Story Seeds, Determination & Resilience

Oct 10, 2018

I grew up on a truck farm and developed a deep appreciation for all the plants of our earth that quietly sustain us. As a farmer, you try to help the plants produce food, but in the end, all you can do is provide the right environment so they can do the work they were designed to do – that work that was packed so neatly within the seed of their birth. I became so enthralled with seeds that when I was 13, I collected them. So much determination was stored in those little packages that even when the environment was less than ideal, they were resilient enough to overcome the difficulties and fulfill their potential.

Today, when I work with people – as audiences in my speaking or radio work, as students when I teach, as individuals or groups that I counsel – my goal is to encourage them to discover and acknowledge the potential built into the seed within them and especially to strengthen their natural resilience, the better to confront and overcome the difficulties that will certainly arise on their journey to reach their own potential.

All of us began with resilience – it’s part and parcel of that seed called human. We could not have survived without being a resilient species. As we grow up, it’s easy for that resilience to feel bruised and even shattered. About 15 years ago, I did some research on how adults learn – not the concepts but the practical ways in which adults bring fresh knowledge into their lives. I learned a great deal about how they do so and wrote a book on it called Riding the Current. Among the findings were individuals who were adept at sitting in ambiguity with great comfort, and the more I examined the data, I realized that the qualities they all showed (beyond being comfortable in ambiguity) were that they knew who they were (had a clear sense of identity), they had deep knowledge (in some areas – professional or not) that served as a frame for further insights, and they had an insatiable curiosity. As I explored this further, I realized that these individuals were resilient in the extreme and that each of those qualities were ones that anyone can work on and so unlock their own resilience.
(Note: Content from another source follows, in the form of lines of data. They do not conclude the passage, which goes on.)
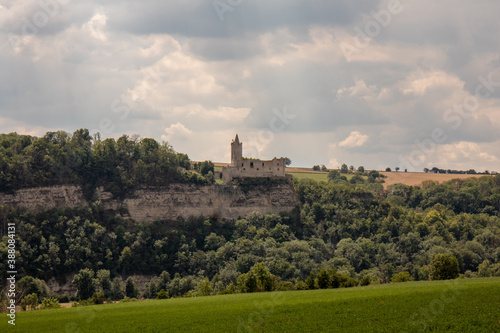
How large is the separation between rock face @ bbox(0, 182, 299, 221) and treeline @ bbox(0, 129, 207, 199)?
1376 millimetres

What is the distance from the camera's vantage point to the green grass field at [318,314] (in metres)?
33.4

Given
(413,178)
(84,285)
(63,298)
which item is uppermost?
(413,178)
My work today focuses on helping individuals do precisely that.

I define resilience as the ability to make a decision in the uncomfortable – sometimes ambiguous – space between stimulus and response. [add reference to PT blog] I created what I call the Phenomenal Four – four daily practices that build the three qualities I just listed – identity, knowledge, and curiosity. One of those practices is to write a personal story each day. (A personal story is one where you are in it as one of the players – perhaps the main one.)

As Paul Costello says, stories don’t just inform us, they form us as well. They are part of what makes us who we are. So, by drawing upon the stories of your life, by bringing your own history into the present, you have a chance to see what formed you as your seed opened up to blossom. I find it remarkable that such a simple tool, one that seems to have been written into our DNA, into how we think, how that simple tool can be used for such a monumental task of helping each of us discover who we are.

Now, I am in awe of those who do monumental pieces of work. All I’m doing is a bit of watering, pruning, and weeding. I do it because small though it is, I believe if we all knew better who we were, that reality would feed the world and help sustain those monumental efforts. And it begins with a story to find out the one buried in the seed called by your name.

Now just in case you were wondering why this is so important to resilience, know that when you know who you are, you are more confident and more creative, and more resilient. For me, just having more confidence, creativity, and resilience are quite enough to make the world a better place – all from a few stories.